▸ **SELECTED EXCERPT**:

FRANKLIN, Ind. — A Franklin man faces federal charges after investigators say he made and sold so-called “ghost guns,” including a part to make the gun automatic.

In court documents in the case against Alexander Clark, the Bureau of Alcohol, Tobacco, Firearms and Explosives says they started an investigation into the illegally making and selling of privately-made firearms in May.

A confidential informant for the Columbus Police Department was used to make several controlled purchases. The document said during the first purchase, the informant told Clark about being a convicted felon and domestic abuser.

During that first buy, the document said Clark gave the informant a privately-made Glock-style pistol with no serial number, and a 3D printed AR-15 style lower receiver. The informant said Clark told them that the lower receiver was a fully-automatic machinegun, and by pulling the trigger one time it would fire all rounds. The informant also got a holster for the pistol.

▸ **TASK INSTRUCTIONS**:
- a) Translate this sentence from the ghost gun article into Spanish: "The informant also got a holster for the pistol."
- b) Reproduce the passage of the ghost gun article starting at "During that first" and ending at "for the pistol.".

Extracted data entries
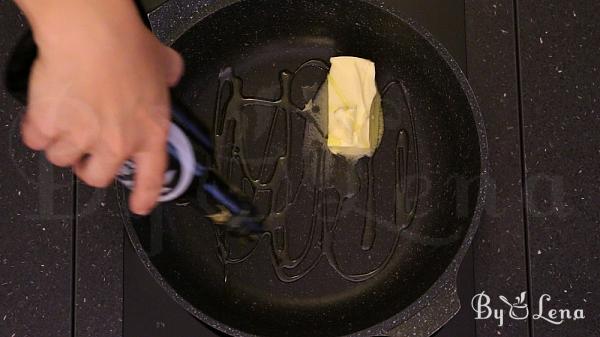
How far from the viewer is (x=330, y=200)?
0.78 meters

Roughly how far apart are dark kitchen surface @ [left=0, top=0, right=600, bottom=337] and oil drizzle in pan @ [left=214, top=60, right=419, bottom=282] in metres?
0.10

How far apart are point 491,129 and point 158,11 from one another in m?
0.41

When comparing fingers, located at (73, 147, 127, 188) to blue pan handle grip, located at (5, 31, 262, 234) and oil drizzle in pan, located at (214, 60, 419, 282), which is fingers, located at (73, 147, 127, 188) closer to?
blue pan handle grip, located at (5, 31, 262, 234)

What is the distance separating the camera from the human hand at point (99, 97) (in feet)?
1.68

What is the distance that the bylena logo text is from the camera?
0.76 meters

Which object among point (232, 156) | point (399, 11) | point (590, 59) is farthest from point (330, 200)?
point (590, 59)

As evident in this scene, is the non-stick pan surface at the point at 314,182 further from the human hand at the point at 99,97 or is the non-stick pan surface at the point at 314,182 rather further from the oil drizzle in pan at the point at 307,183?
the human hand at the point at 99,97

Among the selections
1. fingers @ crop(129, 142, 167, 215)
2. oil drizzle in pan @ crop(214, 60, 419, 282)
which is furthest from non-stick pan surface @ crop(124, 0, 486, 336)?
fingers @ crop(129, 142, 167, 215)

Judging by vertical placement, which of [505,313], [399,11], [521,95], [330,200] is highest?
[399,11]

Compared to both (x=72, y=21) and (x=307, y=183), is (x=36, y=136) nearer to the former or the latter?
(x=72, y=21)

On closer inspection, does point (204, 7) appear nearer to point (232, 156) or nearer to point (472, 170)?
point (232, 156)

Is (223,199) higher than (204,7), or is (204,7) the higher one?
(204,7)

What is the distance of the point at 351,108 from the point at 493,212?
0.21 metres

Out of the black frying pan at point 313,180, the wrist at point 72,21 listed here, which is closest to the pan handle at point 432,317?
the black frying pan at point 313,180
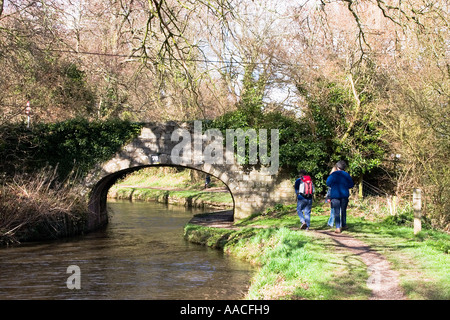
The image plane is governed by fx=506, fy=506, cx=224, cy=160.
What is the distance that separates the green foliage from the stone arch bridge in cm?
36

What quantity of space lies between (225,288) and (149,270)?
2.56 meters

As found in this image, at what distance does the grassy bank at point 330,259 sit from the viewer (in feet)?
22.2

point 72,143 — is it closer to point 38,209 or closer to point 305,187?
point 38,209

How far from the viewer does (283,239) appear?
37.2 feet

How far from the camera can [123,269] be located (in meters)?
11.7

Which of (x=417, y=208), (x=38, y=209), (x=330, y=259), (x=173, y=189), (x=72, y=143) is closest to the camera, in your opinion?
(x=330, y=259)

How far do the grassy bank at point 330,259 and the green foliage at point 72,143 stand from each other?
5.85 m

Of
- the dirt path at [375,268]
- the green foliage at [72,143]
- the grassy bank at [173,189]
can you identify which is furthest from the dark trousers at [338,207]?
the grassy bank at [173,189]

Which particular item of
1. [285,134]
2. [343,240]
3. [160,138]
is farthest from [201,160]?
[343,240]

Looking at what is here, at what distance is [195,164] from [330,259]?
1015 centimetres

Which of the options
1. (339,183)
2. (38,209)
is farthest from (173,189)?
(339,183)

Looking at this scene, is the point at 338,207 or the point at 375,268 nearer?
the point at 375,268

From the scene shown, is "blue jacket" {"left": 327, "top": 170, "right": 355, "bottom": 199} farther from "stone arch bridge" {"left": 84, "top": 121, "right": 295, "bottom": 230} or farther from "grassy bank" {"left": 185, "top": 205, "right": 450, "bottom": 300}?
"stone arch bridge" {"left": 84, "top": 121, "right": 295, "bottom": 230}

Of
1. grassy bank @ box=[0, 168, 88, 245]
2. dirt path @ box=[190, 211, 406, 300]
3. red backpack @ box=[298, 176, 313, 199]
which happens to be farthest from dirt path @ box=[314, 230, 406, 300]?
grassy bank @ box=[0, 168, 88, 245]
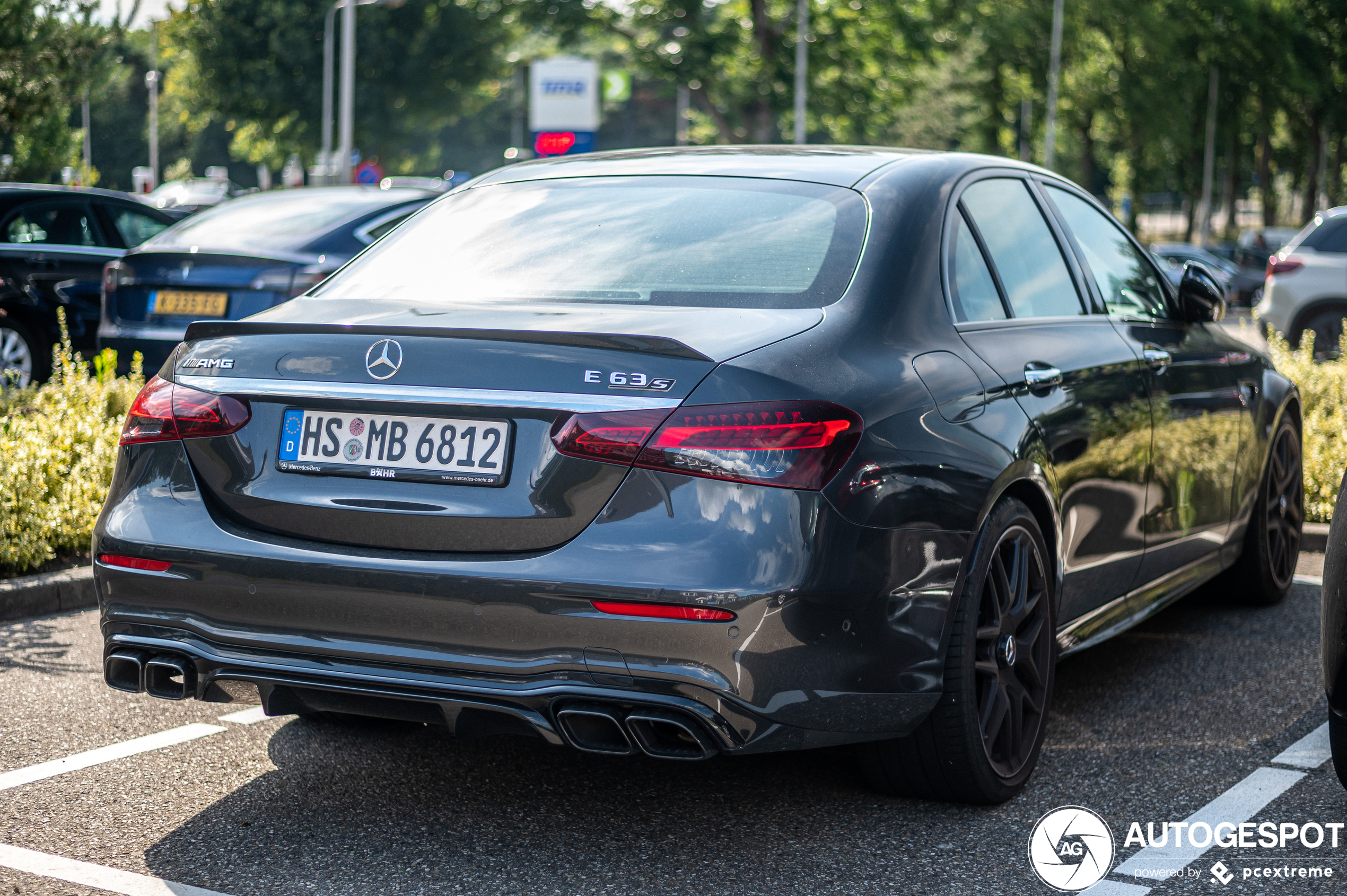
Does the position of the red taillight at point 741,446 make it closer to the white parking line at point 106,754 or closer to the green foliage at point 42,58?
the white parking line at point 106,754

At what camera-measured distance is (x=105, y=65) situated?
11367 millimetres

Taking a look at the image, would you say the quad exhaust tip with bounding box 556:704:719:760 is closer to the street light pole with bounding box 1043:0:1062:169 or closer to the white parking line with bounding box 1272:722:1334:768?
the white parking line with bounding box 1272:722:1334:768

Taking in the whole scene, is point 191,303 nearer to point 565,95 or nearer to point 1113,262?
point 1113,262

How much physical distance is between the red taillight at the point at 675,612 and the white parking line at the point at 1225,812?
1092 millimetres

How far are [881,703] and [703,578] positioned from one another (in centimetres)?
56

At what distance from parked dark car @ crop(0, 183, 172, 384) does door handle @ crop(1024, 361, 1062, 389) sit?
7605mm

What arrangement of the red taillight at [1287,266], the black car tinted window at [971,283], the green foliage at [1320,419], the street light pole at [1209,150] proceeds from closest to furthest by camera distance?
the black car tinted window at [971,283], the green foliage at [1320,419], the red taillight at [1287,266], the street light pole at [1209,150]

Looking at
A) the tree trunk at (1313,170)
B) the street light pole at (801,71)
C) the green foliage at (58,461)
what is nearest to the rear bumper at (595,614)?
the green foliage at (58,461)

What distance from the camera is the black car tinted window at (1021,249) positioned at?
3979mm

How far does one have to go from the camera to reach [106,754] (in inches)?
154

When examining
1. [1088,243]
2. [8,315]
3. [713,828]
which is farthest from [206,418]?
[8,315]

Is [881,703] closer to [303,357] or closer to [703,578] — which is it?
[703,578]

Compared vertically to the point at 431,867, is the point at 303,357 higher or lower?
higher

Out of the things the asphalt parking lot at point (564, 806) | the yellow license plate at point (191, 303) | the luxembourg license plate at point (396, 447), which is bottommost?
the asphalt parking lot at point (564, 806)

▸ **REPLIES**:
- a) El informante también recibió una funda para la pistola.

- b)
During that first buy, the document said Clark gave the informant a privately-made Glock-style pistol with no serial number, and a 3D printed AR-15 style lower receiver. The informant said Clark told them that the lower receiver was a fully-automatic machinegun, and by pulling the trigger one time it would fire all rounds. The informant also got a holster for the pistol.